Direction. In the forum thread below about commands for tiny neural nets, translate this sentence into Spanish: "The commands are small enough that others should be able to easily modify the code."

Extract provided.
(begin)
Here maybe?
Replying to myself here: perhaps with some knowledge of training CNNs in the first place, the g’mic part would be within grasp. Time to use the internet & read books! If anyone has a goldmine of info somewhere, I’ll gladly take it.
Added a couple cli commands for tiny neural nets (up to ~2k parameters).
Note: this is not about or using nn_lib stuff (although it’s part of my learning for that)!
gcd_nn_train : create and train a network
gcd_nn_output : generate output from a network
Details
Main purpose is to make it easy for folks to tweak and test very basic MLP neural nets in g’mic (including myself). The commands are small enough that others should be able to easily modify the code. This really is an ultra-basic toy example, don’t expect clever stuff from it!
Network design
- Just layers of fully connected nodes and weights (no layer types)
- There is a “hidden” bias node = 1 for each layer
- Raw error is used (not loss function)
- Online learning (not batches)
- input/output nodes are not separate layers (they are in first/last layers)
- Default size is 5 hidden layers of 18 nodes (19 including bias node)
Quirks
- Activation function is a linear sigmoid based on lrelu
- Bias weights beyond first layer are deliberately not trained
- Initial weights ensure functions of separate inputs aren’t summed until beyond the first hidden layer (but multiple functions of one input will be)
(end)
Data excerpts.
(begin)
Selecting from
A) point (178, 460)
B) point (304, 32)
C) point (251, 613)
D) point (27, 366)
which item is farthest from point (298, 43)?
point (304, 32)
(end)
Solution. Los comandos son lo bastante pequeños como para que otros puedan modificar el código fácilmente.